In a 1971 article in ARTnews, Linda Nochlin, a feminist art historian, asked a terrible, horrible, no good, very bad question: “Why Have There Been No Great Women Artists?” Her question has been ringing in our collective ears ever since. And it’s ringing especially loudly this year.

Here is Nochlin’s killer line: “The fact, dear sisters, is that there are no women equivalents for Michelangelo or Rembrandt, Delacroix or Cézanne, Picasso or Matisse, or even, in very recent times, for de Kooning or Warhol.” She went on to explain why:

The fault, dear brothers, lies not in our stars, our hormones, our menstrual cycles or our empty internal spaces, but in our institutions and our education … everything that happens to us from the moment we enter this world of meaningful symbols, signs and signals.

Our very idea of greatness, of genius, she argued, is bound up with manliness.

Nearly half a century has passed since Nochlin posed her question. Now we face it again, because this year, 2016, is once again the year of the woman artist—it happens roughly every decade—although no one has formally declared it so.

The wave of all-women exhibitions in the United States hit first in Florida this past winter. The Contemporary Arts Foundation in Miami showed “NO MAN’S LAND: Women Artists From the Rubell Family Collection” (now on display at the National Museum of Women in the Arts in Washington, D.C.). The Norton Museum of Art in West Palm Beach displayed “O’Keeffe, Stettheimer, Torr, Zorach: Women Modernists in New York.” By early summer, the wave had moved west. At the Denver Art Museum, “Women of Abstract Expressionism” opened in June. Hauser Wirth & Schimmel, a new gallery in Los Angeles, made its debut with “Revolution in the Making: Abstract Sculpture by Women, 1947–2016.” Sprüth Magers’s L.A. gallery showed the work of Jenny Holzer, Barbara Kruger, Louise Lawler, Cindy Sherman, and Rosemarie Trockel in an exhibit called “Eau de Cologne.” The summer wrapped up with “The Female Gaze, Part Two: Women Look at Men,” at Cheim & Read in New York. (And I haven’t even counted up the solo exhibitions featuring women such as Diane Arbus, Cecily Brown, Carmen Herrera, Kruger, June Leaf, Elisabeth Louise Vigée Le Brun, Agnes Martin, Linn Meyers, Nasreen Mohamedi, Charlotte Moorman, Pipilotti Rist, Sherman, and Alma Thomas.)
--*--
[TASK 1]
Based on the passage about women artists, decide whether each statement below agrees with it. Answer yes or no for each, and quote the deciding words of the passage.
(a) Nochlin's question appeared in a 1971 article in ARTnews.
(b) "Women of Abstract Expressionism" opened at the Denver Art Museum in June.
(c) 2016 was formally declared the year of the woman artist.
[TASK 2]
Quote the passage about women artists word for word between "The fault, dear" and "declared it so.", inclusive.
--*--
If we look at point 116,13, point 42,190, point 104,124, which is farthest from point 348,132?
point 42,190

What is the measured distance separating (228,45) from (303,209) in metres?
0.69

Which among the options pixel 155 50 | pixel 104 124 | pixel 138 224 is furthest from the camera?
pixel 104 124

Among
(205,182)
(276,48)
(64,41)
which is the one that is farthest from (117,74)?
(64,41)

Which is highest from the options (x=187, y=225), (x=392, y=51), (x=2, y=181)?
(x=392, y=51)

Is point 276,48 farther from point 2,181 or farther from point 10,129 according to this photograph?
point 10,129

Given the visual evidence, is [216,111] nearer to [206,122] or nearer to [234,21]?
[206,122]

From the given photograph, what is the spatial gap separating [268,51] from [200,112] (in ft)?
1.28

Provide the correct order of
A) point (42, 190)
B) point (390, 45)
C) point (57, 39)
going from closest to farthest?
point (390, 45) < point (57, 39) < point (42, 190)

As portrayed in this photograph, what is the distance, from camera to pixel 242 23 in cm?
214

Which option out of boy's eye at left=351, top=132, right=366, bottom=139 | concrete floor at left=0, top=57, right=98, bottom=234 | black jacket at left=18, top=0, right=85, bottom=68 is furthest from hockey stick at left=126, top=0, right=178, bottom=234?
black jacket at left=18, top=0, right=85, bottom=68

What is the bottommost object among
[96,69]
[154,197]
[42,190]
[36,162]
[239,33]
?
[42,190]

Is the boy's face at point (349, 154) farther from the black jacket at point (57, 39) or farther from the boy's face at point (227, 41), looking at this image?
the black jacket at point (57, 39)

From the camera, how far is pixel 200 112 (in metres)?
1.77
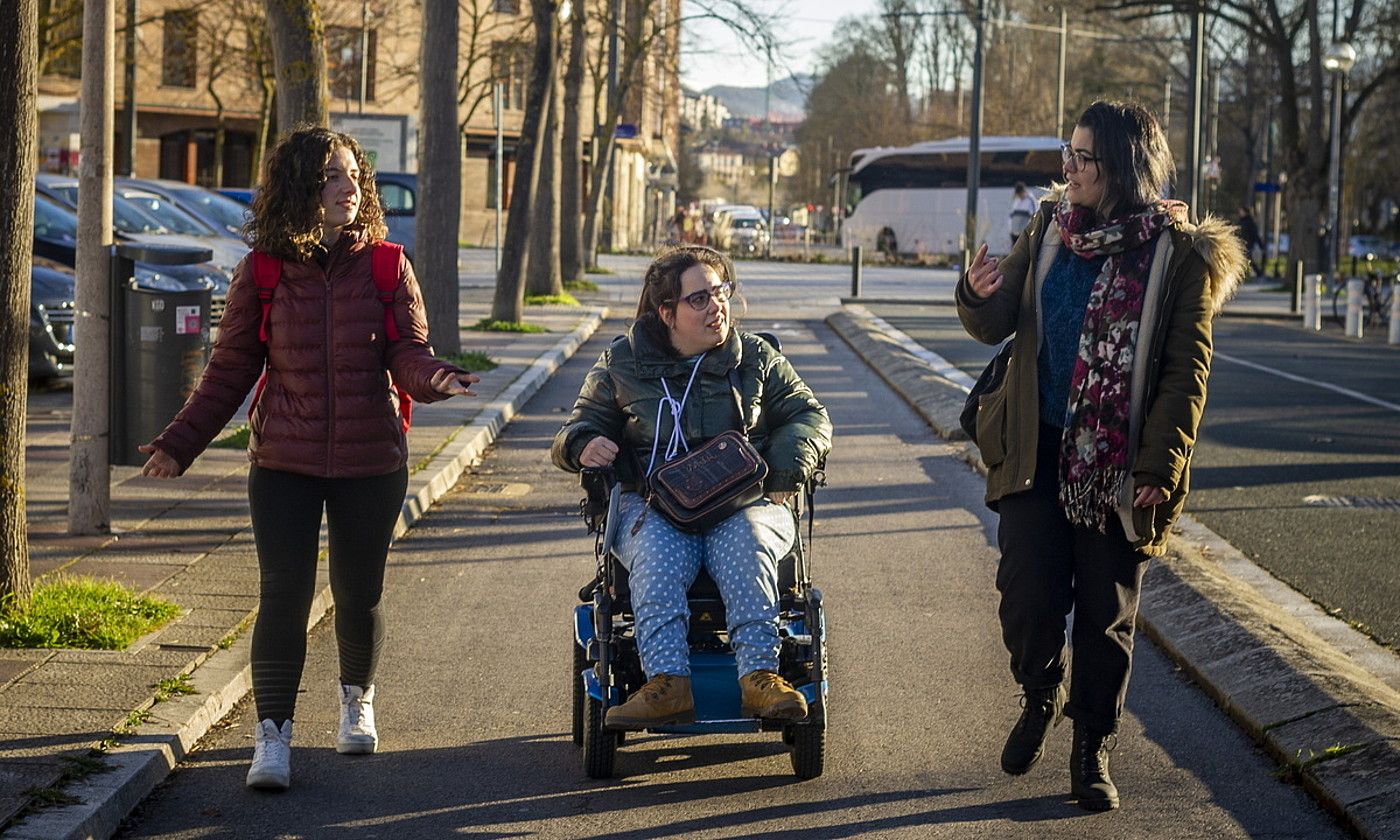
--*--
[TASK ANSWER 1]
(a) Yes: "In a 1971 article in ARTnews, Linda Nochlin, a feminist art historian, asked"
(b) Yes: "At the Denver Art Museum, “Women of Abstract Expressionism” opened in June."
(c) No: "although no one has formally declared it so"

[TASK ANSWER 2]
The fault, dear brothers, lies not in our stars, our hormones, our menstrual cycles or our empty internal spaces, but in our institutions and our education … everything that happens to us from the moment we enter this world of meaningful symbols, signs and signals.

Our very idea of greatness, of genius, she argued, is bound up with manliness.

Nearly half a century has passed since Nochlin posed her question. Now we face it again, because this year, 2016, is once again the year of the woman artist—it happens roughly every decade—although no one has formally declared it so.